Interview with Nicole Jäger: “Shame in front of doctors should never be the reason for dying earlier!”

The stand-up comedian and author Nicole Jäger took part in the VOX show “Showtime of my Life – Stars against Cancer” to draw attention to the fact that many overweight people do not dare to go to the doctor out of shame. In an interview with the star, she shares personal experiences and encourages those affected.

Nicole Jäger is 39 years old and once weighed 340 kilos. After deciding to lose weight under medical supervision, she had an experience with a doctor that should never happen to anyone. in the starinterview, the stand-up comedian and author from Hamburg points out that she is not the only one with this experience and gives tips on how those affected can deal with such a situation.

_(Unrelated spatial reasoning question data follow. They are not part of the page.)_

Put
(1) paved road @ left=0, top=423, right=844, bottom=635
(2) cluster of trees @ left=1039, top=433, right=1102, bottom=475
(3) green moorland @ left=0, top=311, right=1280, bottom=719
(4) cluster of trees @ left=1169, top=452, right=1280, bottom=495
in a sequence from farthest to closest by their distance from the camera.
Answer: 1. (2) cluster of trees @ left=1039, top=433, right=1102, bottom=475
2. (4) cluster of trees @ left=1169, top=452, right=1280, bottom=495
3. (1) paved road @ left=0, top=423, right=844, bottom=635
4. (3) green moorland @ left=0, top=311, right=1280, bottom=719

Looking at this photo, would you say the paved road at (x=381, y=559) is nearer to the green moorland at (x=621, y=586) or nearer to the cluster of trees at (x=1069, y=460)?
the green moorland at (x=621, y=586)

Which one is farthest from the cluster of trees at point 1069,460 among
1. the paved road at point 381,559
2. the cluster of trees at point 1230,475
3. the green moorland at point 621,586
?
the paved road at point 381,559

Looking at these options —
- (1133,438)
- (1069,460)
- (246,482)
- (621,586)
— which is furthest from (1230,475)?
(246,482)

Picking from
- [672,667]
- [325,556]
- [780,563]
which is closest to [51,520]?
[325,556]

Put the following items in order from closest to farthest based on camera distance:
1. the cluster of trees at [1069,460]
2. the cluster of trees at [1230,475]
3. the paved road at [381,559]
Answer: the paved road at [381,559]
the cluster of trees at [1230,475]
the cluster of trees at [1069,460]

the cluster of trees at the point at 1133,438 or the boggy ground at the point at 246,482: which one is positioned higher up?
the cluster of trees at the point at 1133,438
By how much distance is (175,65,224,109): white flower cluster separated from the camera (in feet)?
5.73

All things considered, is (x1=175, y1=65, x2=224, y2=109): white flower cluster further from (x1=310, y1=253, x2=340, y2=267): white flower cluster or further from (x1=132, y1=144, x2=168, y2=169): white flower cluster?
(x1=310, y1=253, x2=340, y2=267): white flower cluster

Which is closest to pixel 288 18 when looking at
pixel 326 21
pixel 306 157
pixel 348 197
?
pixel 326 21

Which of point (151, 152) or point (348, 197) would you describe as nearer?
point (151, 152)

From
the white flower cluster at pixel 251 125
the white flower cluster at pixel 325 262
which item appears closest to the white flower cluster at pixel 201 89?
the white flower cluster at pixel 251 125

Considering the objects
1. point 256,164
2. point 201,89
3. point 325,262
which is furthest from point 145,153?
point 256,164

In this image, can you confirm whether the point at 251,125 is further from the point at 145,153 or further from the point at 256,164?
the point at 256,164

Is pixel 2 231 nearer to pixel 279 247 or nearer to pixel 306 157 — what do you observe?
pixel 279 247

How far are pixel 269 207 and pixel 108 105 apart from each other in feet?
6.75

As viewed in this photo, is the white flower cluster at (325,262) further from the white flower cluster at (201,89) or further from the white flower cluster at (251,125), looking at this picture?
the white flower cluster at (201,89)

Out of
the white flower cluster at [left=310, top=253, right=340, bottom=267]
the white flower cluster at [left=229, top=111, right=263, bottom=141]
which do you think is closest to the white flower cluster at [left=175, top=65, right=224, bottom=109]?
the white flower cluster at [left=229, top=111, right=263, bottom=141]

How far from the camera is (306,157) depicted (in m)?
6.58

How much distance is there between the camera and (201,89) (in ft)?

Ms. Jäger, you took part in the VOX show “Showtime of my Life – Stars Against Cancer” in February. Previously you had reservations about participating. Why?

I was absolutely worried when the request came and initially declined. It was perfectly clear to me that I would never undress on German television. I didn’t want to dance naked either – and certainly not topless. “So far it’s still coming!”, I thought. This is mainly because I am the way I am: as a fat woman you are already exposed. There were many reasons for me not to take part. I don’t look good, my body is a ruin. I’ve lost a lot of weight, but I’m still overweight at 150 kilos. I have scars, cellulite and everything a woman doesn’t want to have. I’m not toned, I look like what you look like when you’ve lost a lot of weight. Added to this was the fear of the reactions.

What finally made you decide to participate?

I spent a long time discussing this with my manager Marc and my best friend, trying to explain to them why I didn’t want to be on the show. During these discussions, I realized that I was actually taking part for precisely these reasons got to. Diversity is always talked about, but never shown. People need to understand that obesity is a problem, but it is the problem of the person concerned. It’s just not the general public’s business.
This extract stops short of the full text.